:: Exercise aim ::
When you retype the entries, keep each one exact and leave out the pictures.

:: Input data ::
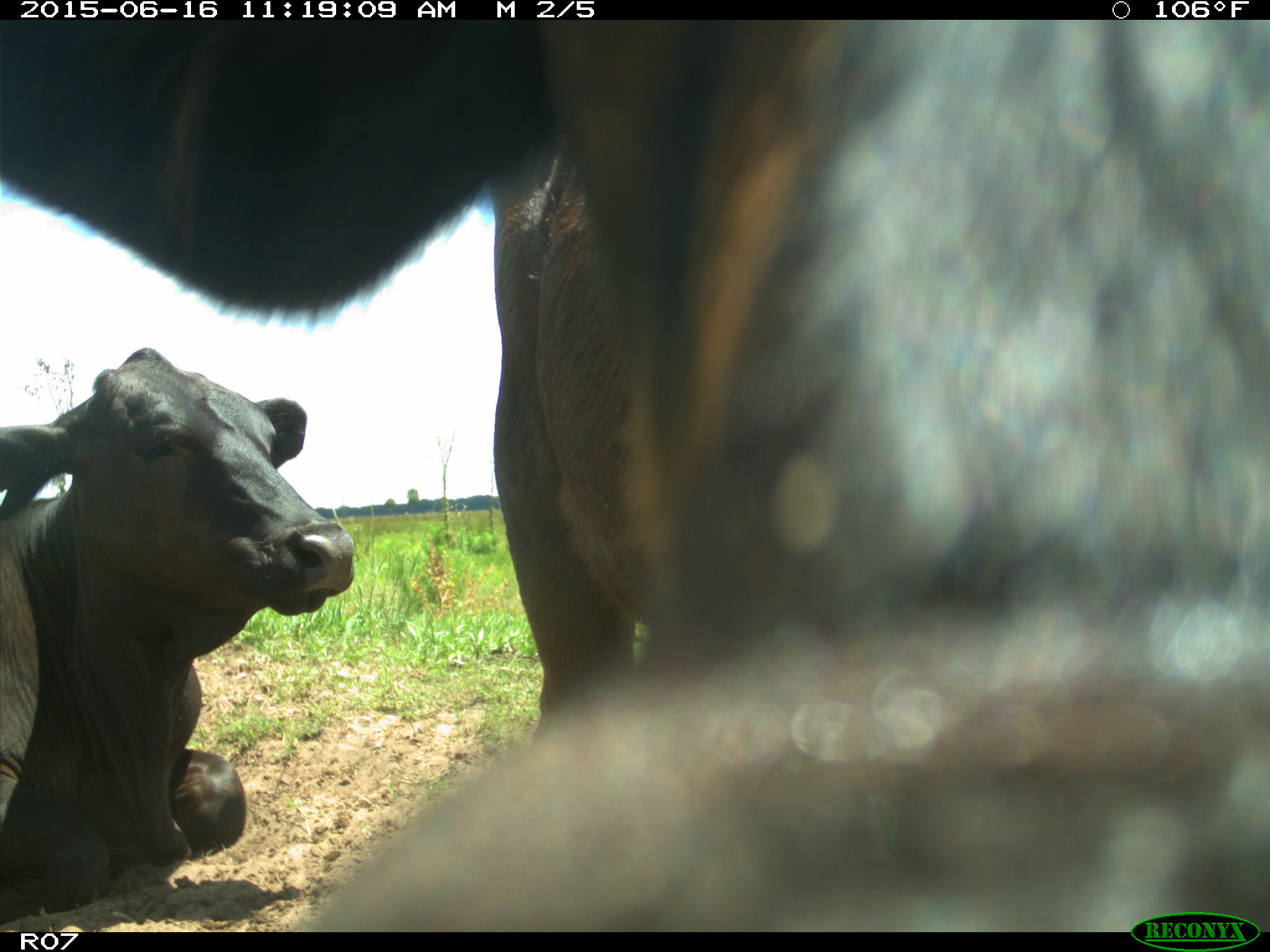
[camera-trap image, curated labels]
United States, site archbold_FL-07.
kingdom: Animalia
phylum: Chordata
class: Mammalia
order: Artiodactyla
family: Bovidae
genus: Bos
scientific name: Bos taurus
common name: domestic cow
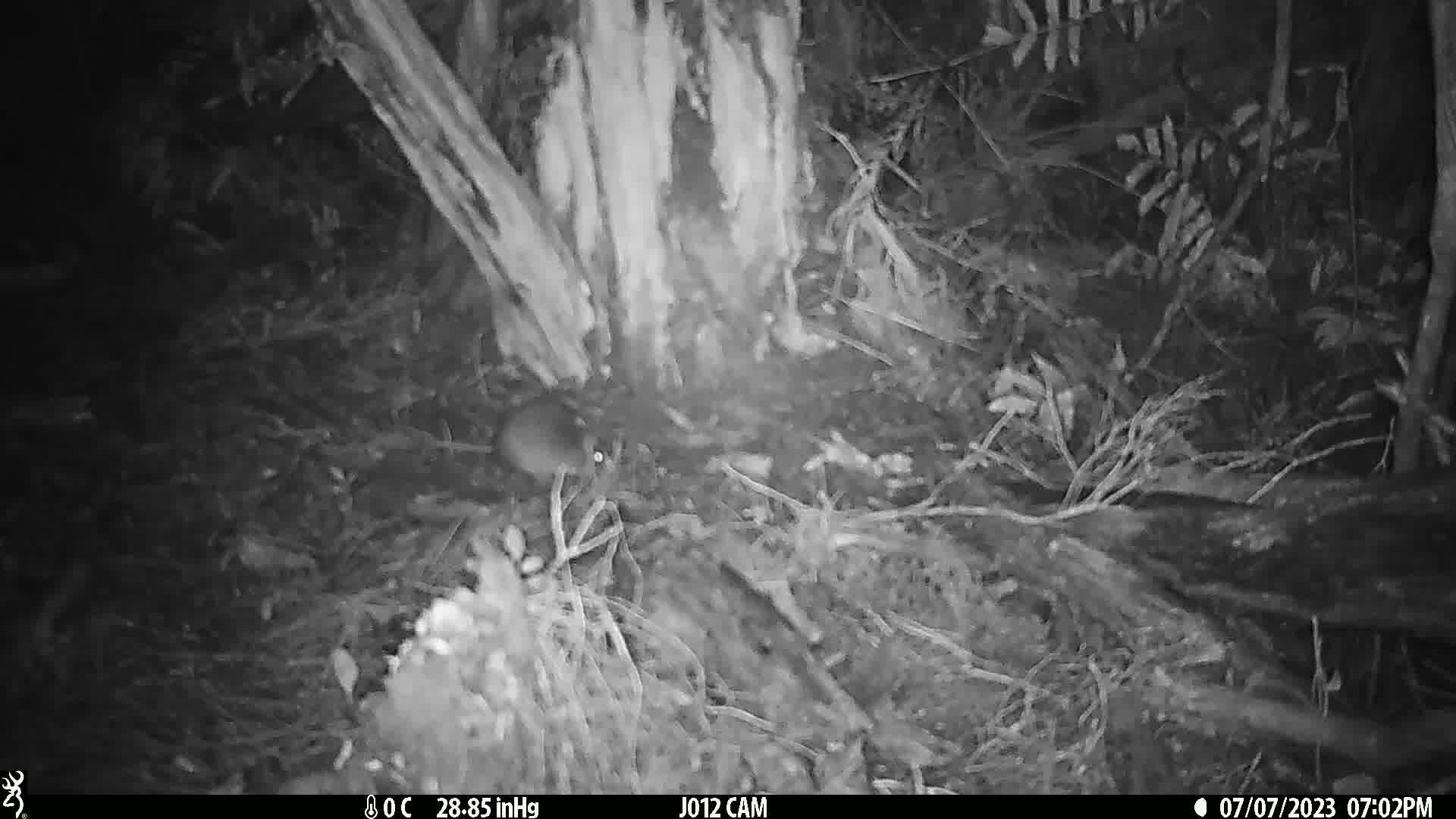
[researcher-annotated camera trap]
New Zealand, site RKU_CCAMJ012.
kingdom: Animalia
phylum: Chordata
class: Mammalia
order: Rodentia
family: Muridae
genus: Rattus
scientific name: Rattus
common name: rat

:: Your solution ::
[camera-trap image, curated labels]
United States, site archbold_FL-07.
kingdom: Animalia
phylum: Chordata
class: Mammalia
order: Artiodactyla
family: Bovidae
genus: Bos
scientific name: Bos taurus
common name: domestic cow
[researcher-annotated camera trap]
New Zealand, site RKU_CCAMJ012.
kingdom: Animalia
phylum: Chordata
class: Mammalia
order: Rodentia
family: Muridae
genus: Rattus
scientific name: Rattus
common name: rat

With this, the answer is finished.